What is the nature of the positional information they receive?

Several model systems indicate that cells may acquire positional values on the basis of their distance from a source of a morphogen.

Morphogen gradient
A morphogen is a substance that can influence cell fate having different effects at different concentrations. In its simplest model, the positional information along an axis can be generated by the synthesis of a morphogen at a source at one end of the axis, and diffusion away from the source would set up a morphogen gradient. Cells at different position along the axis would receive different concentrations of the morphogen and this would induce different patterns of gene expression at different concentration thresholds. Such concentration-dependent patterns of gene expression would represent the "address" or positional identity of the cell.

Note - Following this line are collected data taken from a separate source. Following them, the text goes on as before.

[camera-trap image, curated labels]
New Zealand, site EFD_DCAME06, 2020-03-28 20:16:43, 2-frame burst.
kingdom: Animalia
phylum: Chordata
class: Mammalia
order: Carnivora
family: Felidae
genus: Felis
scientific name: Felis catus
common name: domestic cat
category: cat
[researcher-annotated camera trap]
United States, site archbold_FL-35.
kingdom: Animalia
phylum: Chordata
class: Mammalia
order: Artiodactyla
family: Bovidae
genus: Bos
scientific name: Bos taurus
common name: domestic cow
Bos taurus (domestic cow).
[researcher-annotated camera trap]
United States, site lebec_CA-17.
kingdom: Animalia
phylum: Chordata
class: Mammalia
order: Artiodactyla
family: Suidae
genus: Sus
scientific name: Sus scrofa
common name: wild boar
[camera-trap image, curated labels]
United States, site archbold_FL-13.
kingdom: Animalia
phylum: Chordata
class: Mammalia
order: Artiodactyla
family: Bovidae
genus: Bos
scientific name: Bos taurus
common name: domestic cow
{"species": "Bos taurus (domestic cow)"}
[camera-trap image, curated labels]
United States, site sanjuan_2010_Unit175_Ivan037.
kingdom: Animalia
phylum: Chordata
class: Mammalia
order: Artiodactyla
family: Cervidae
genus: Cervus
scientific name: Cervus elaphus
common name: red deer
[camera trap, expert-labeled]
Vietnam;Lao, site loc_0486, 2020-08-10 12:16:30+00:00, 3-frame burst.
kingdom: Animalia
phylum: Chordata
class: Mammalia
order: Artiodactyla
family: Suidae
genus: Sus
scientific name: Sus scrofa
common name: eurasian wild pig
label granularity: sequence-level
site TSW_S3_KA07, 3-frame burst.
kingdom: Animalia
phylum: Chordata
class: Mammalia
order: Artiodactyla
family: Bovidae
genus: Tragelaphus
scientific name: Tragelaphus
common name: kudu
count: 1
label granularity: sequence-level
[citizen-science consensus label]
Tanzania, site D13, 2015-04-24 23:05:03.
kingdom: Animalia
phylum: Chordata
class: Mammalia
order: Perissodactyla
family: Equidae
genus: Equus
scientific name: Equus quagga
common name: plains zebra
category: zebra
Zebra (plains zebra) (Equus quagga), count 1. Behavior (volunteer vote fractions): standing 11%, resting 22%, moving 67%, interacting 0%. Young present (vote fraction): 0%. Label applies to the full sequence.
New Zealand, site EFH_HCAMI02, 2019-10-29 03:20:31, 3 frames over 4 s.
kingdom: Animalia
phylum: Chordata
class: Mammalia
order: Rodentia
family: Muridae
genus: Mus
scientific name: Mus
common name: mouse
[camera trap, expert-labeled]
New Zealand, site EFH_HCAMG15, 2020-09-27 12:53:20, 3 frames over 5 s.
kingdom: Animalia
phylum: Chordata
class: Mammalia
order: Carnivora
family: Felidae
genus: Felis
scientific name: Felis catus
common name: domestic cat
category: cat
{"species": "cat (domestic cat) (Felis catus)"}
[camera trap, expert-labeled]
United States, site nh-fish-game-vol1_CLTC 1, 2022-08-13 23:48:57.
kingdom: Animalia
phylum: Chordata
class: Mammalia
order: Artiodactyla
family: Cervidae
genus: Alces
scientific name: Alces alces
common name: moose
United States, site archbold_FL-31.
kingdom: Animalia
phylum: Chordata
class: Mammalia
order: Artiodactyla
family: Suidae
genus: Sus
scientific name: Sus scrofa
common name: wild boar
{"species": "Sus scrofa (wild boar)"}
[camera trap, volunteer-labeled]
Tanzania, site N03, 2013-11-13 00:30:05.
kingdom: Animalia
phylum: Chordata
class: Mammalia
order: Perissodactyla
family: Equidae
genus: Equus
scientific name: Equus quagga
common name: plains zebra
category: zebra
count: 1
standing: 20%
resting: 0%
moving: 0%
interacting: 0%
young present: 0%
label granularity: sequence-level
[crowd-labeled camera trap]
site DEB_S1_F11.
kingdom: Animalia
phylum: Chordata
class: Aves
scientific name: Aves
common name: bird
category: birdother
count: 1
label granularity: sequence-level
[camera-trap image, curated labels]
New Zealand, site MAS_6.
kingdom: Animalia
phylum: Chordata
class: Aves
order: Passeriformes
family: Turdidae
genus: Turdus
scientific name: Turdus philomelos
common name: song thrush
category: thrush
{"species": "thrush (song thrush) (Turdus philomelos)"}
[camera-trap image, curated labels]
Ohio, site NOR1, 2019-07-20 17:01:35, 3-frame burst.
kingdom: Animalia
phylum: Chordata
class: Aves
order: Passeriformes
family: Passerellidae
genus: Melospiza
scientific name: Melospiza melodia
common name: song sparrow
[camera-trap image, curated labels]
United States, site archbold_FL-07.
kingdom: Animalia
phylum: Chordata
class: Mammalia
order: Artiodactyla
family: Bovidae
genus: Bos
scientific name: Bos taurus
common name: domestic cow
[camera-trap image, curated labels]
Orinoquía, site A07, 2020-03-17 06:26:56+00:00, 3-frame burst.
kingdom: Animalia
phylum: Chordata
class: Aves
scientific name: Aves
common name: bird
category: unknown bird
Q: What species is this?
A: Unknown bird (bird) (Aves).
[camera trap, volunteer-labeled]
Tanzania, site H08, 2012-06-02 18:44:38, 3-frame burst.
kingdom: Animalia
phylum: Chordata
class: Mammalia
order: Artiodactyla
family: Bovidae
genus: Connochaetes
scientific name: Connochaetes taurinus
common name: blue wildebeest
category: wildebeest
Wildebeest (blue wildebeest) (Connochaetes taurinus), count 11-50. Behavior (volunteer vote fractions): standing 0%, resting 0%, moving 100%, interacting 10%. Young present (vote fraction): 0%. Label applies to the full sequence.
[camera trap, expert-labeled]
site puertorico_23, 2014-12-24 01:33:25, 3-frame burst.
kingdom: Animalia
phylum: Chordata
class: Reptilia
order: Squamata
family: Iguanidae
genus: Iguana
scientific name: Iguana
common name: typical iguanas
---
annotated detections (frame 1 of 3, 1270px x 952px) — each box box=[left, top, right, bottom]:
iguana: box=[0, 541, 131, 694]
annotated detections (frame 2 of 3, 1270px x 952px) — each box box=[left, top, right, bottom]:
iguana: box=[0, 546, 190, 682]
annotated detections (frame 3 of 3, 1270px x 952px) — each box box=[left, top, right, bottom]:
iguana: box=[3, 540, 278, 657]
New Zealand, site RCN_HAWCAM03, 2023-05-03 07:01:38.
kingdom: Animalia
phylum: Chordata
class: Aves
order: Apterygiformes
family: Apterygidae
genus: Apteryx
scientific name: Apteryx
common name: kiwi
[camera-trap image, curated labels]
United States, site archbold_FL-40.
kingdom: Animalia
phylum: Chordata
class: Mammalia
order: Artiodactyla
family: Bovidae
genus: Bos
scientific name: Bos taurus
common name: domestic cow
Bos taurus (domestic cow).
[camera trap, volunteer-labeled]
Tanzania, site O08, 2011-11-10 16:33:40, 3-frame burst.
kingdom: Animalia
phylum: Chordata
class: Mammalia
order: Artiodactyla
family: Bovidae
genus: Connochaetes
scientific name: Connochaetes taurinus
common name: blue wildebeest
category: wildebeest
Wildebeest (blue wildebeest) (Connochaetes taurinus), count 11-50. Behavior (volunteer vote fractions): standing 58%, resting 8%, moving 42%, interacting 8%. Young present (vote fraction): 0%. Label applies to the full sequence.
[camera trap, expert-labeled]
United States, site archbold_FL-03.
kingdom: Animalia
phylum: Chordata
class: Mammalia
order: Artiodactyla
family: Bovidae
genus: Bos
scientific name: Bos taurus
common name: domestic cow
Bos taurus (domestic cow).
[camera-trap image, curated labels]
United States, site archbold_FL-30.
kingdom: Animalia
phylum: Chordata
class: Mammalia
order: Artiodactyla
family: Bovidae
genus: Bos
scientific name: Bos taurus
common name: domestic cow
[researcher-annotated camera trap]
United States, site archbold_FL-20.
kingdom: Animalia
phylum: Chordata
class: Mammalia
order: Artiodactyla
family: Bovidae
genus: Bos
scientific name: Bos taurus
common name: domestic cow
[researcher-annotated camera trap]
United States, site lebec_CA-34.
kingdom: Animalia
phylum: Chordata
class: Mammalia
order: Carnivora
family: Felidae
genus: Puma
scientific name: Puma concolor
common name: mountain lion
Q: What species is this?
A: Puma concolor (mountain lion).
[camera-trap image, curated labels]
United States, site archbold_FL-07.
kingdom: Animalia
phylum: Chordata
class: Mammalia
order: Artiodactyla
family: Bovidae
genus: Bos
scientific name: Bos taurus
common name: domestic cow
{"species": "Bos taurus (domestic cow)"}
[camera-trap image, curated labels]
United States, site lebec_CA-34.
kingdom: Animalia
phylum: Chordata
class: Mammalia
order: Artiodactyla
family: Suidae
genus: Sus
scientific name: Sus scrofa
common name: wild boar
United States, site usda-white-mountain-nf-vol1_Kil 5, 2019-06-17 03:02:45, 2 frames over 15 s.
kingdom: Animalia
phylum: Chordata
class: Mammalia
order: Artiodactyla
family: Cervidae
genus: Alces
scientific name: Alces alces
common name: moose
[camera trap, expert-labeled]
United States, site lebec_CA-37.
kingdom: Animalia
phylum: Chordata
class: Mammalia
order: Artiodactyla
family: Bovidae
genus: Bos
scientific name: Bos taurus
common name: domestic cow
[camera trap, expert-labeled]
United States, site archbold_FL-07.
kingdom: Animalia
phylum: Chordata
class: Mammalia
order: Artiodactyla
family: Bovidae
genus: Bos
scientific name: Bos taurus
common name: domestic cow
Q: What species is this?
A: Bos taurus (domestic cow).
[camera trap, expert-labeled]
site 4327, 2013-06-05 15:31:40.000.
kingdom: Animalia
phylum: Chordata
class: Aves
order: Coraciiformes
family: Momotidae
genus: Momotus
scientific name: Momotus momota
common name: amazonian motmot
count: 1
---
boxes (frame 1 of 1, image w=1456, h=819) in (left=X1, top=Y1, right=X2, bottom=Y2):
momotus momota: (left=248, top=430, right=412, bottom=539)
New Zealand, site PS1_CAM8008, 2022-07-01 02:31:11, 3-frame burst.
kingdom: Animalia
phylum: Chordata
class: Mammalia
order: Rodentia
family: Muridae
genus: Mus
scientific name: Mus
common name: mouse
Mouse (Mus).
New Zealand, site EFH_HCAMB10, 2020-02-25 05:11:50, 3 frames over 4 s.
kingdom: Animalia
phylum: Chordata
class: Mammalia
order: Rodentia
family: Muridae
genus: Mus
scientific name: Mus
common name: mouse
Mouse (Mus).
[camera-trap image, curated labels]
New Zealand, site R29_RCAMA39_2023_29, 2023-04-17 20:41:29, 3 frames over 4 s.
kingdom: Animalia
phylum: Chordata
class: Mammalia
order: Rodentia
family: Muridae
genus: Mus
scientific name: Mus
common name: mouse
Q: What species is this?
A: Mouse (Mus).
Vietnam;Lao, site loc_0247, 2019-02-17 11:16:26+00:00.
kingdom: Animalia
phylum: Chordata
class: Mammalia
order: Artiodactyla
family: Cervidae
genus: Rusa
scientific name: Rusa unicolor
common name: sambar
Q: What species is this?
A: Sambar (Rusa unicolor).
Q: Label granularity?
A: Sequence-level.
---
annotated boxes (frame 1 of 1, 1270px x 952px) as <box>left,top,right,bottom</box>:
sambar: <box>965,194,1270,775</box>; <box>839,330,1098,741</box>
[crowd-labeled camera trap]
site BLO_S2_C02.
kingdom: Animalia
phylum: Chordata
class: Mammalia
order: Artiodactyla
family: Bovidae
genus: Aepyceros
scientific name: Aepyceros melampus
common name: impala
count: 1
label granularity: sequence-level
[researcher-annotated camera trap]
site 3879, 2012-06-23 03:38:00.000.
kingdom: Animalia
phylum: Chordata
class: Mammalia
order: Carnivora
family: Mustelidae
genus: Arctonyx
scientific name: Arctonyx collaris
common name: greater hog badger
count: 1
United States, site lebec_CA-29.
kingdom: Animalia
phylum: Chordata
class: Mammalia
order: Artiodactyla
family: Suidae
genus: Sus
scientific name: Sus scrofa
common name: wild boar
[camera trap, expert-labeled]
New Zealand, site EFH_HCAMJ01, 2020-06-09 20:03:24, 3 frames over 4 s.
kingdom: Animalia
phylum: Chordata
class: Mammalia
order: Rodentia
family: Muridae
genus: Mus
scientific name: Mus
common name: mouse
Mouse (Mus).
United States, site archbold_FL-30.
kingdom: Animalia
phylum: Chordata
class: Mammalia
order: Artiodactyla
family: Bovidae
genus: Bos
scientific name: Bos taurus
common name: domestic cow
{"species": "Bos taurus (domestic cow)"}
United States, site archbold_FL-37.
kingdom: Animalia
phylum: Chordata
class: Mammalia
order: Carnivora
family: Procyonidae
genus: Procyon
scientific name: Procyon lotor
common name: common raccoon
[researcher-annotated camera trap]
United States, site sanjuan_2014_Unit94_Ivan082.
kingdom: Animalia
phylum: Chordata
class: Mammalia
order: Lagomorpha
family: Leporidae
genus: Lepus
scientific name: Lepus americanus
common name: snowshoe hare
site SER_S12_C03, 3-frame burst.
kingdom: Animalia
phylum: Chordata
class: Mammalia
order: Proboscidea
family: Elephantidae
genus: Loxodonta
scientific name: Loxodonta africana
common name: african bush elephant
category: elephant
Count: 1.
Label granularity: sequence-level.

Read the book chapter "The developmental mechanics of cell specification" for a deeper understanding of this topic.
 
Compartments and segmentation
During development the establishment of an axis is often followed by segmentation. The axis is divided into repetitive series of similar but independent developmental units. Segments occurs in many species, from the obvious segmentation in the body of insects, to the rhombomeres and somites of vertebrate embryos. These segments can be considered as developmental compartments, in which the clonal expansion of a particular cell line is constrained. How can a cell and its clonal descendants be confined to a specific compartment? This may occur simply because there is a physical barrier to cell mixing, or compartments may be defined by patterns of gene expression in the absence of any obvious boundary. Homeotic genes give cells their positional identity. Different combinations of homeotic genes are expressed in response to different morphogen concentrations. The homeotic genes encode transcription factors that regulate downstream effector genes controlling differentiation and morphogenesis. Homeotic mutations cause cells to be assigned incorrect positional identities, resulting in the development of regionally inappropriate structures.